▼
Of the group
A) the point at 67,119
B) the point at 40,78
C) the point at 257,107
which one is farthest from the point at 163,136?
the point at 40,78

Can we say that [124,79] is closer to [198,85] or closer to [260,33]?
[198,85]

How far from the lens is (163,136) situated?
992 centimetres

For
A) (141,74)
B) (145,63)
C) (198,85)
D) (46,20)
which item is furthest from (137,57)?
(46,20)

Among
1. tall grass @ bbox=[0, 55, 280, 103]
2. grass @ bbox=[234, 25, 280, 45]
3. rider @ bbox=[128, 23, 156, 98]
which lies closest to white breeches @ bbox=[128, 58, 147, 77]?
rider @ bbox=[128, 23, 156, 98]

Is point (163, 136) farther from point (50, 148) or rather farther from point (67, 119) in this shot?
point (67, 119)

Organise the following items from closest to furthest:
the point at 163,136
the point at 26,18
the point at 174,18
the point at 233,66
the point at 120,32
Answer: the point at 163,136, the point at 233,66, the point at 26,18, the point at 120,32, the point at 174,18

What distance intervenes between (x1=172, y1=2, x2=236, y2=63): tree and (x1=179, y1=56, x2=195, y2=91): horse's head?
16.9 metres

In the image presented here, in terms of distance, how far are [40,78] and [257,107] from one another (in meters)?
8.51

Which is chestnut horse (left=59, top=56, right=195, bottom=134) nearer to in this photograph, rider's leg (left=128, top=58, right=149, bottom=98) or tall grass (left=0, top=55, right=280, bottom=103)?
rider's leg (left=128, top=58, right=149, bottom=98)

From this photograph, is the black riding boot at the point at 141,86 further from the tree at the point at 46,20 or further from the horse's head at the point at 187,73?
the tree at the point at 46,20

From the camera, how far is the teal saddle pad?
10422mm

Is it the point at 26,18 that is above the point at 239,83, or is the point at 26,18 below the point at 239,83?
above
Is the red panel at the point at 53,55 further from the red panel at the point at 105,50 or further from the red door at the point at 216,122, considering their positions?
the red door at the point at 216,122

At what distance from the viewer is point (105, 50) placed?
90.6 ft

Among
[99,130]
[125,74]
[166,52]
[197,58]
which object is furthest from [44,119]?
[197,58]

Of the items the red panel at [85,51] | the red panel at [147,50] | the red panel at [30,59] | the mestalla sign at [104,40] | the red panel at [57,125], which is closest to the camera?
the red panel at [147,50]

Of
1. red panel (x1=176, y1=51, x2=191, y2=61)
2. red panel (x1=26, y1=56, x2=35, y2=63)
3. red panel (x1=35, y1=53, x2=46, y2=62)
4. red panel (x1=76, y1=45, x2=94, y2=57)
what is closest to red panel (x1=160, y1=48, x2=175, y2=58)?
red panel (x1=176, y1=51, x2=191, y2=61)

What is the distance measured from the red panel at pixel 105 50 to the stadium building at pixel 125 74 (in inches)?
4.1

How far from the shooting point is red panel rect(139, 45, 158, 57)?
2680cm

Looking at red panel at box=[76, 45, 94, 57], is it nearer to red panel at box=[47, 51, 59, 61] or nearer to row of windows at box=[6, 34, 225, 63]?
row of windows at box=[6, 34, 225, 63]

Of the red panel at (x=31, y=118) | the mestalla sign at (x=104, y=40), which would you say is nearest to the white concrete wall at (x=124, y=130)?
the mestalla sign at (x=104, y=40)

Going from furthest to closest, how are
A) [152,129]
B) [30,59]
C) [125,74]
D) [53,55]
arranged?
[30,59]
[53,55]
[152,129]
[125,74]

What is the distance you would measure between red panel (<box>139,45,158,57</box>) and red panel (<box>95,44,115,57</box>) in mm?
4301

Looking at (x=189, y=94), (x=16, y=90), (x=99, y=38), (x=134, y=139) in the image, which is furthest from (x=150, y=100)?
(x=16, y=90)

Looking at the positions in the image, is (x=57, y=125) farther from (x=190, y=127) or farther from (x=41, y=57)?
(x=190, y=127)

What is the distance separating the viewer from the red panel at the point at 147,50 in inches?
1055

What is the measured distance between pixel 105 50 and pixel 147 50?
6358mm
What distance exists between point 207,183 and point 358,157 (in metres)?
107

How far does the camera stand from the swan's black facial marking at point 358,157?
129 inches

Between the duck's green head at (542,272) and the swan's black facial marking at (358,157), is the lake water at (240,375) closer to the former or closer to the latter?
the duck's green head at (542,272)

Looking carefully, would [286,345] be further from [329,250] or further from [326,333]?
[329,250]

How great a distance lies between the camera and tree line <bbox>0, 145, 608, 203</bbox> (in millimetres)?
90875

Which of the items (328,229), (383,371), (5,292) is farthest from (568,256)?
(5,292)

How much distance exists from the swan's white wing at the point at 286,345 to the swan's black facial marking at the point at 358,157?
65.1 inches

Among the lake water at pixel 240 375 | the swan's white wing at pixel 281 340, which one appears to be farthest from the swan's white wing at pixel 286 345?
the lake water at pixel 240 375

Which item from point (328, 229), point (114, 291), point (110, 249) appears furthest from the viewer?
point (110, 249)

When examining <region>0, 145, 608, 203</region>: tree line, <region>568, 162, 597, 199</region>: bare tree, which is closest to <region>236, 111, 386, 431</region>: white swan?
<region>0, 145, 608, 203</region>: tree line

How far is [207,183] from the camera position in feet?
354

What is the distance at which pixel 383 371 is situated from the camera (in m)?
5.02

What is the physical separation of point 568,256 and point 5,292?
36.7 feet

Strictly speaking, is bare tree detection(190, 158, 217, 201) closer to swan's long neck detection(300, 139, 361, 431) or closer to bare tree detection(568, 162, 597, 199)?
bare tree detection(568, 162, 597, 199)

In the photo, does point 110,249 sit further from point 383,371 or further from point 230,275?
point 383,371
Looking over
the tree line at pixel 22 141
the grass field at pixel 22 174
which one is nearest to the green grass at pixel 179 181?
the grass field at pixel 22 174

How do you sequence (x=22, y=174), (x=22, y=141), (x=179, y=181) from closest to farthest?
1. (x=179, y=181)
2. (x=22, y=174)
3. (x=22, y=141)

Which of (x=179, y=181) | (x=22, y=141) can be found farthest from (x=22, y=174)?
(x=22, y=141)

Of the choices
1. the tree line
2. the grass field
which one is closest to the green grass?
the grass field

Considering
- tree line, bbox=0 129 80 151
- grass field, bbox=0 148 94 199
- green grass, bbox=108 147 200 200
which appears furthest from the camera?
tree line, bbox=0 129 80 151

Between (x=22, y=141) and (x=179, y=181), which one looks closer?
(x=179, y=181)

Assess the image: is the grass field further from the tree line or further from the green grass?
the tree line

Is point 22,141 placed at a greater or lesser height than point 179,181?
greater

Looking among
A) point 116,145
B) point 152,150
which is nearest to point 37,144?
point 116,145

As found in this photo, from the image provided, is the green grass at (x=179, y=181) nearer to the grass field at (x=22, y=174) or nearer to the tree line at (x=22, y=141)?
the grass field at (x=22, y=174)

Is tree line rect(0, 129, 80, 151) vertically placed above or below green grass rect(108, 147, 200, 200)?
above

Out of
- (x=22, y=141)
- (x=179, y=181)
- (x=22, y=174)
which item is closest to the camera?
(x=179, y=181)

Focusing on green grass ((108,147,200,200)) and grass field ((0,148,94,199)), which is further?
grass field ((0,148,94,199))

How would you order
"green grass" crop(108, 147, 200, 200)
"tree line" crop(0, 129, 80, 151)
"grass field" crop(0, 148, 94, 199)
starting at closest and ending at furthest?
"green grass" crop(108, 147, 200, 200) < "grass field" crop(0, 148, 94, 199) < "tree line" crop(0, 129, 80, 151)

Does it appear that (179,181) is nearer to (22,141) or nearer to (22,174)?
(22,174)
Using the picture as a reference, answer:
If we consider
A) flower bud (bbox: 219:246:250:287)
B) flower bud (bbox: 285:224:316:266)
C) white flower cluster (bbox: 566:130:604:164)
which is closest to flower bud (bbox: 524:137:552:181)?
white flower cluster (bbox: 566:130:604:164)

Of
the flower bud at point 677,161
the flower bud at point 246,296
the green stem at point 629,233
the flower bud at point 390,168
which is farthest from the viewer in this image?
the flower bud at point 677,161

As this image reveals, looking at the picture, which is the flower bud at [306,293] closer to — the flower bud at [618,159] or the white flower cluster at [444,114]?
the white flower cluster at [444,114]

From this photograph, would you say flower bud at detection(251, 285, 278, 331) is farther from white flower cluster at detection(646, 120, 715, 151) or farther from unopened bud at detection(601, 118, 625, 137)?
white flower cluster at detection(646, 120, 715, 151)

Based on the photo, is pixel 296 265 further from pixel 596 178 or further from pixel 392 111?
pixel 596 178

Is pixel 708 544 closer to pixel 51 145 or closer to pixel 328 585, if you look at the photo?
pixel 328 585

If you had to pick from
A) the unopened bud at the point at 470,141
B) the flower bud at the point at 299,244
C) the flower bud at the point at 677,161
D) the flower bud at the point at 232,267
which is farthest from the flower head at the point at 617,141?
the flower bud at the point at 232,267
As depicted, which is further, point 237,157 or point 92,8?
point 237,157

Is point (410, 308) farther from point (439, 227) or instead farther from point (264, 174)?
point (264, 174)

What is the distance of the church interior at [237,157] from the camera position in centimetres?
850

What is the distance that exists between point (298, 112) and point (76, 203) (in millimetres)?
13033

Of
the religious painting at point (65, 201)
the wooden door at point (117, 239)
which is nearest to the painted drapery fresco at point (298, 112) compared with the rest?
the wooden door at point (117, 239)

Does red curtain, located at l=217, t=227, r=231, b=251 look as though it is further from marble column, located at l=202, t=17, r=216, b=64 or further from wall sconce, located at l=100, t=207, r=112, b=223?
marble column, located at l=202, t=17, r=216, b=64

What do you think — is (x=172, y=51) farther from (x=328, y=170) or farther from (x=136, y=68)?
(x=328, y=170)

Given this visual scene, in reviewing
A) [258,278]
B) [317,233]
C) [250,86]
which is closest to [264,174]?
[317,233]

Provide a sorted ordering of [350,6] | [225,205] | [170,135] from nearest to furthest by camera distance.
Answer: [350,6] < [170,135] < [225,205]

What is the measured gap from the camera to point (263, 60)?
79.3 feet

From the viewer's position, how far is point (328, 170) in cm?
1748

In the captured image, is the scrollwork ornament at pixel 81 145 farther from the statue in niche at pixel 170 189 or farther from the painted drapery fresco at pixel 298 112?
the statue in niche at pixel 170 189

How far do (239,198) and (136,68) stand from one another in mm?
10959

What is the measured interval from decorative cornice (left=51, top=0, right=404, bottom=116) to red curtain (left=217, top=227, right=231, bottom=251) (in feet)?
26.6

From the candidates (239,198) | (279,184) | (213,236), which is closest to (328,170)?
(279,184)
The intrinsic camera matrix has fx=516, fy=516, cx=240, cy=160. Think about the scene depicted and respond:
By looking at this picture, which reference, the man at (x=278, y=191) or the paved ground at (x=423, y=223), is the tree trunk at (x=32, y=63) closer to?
▲
## Problem to solve
Reproduce only the lines from the line containing "What is the measured gap" to the last line of the material above, both of those lines included.

## Answer
What is the measured gap from the camera to point (263, 60)?
79.3 feet

From the viewer's position, how far is point (328, 170) in cm?
1748

In the captured image, is the scrollwork ornament at pixel 81 145 farther from the statue in niche at pixel 170 189 or farther from the painted drapery fresco at pixel 298 112?
the statue in niche at pixel 170 189

How far do (239,198) and (136,68) stand from one another in mm?
10959

What is the measured interval from decorative cornice (left=51, top=0, right=404, bottom=116) to red curtain (left=217, top=227, right=231, bottom=251) (in feet)?
26.6

From the candidates (239,198) | (279,184) | (213,236), which is closest to (328,170)?
(279,184)
The intrinsic camera matrix has fx=516, fy=516, cx=240, cy=160. Think about the scene depicted and respond:
By looking at this picture, which reference, the man at (x=278, y=191) or the paved ground at (x=423, y=223), is the tree trunk at (x=32, y=63) closer to?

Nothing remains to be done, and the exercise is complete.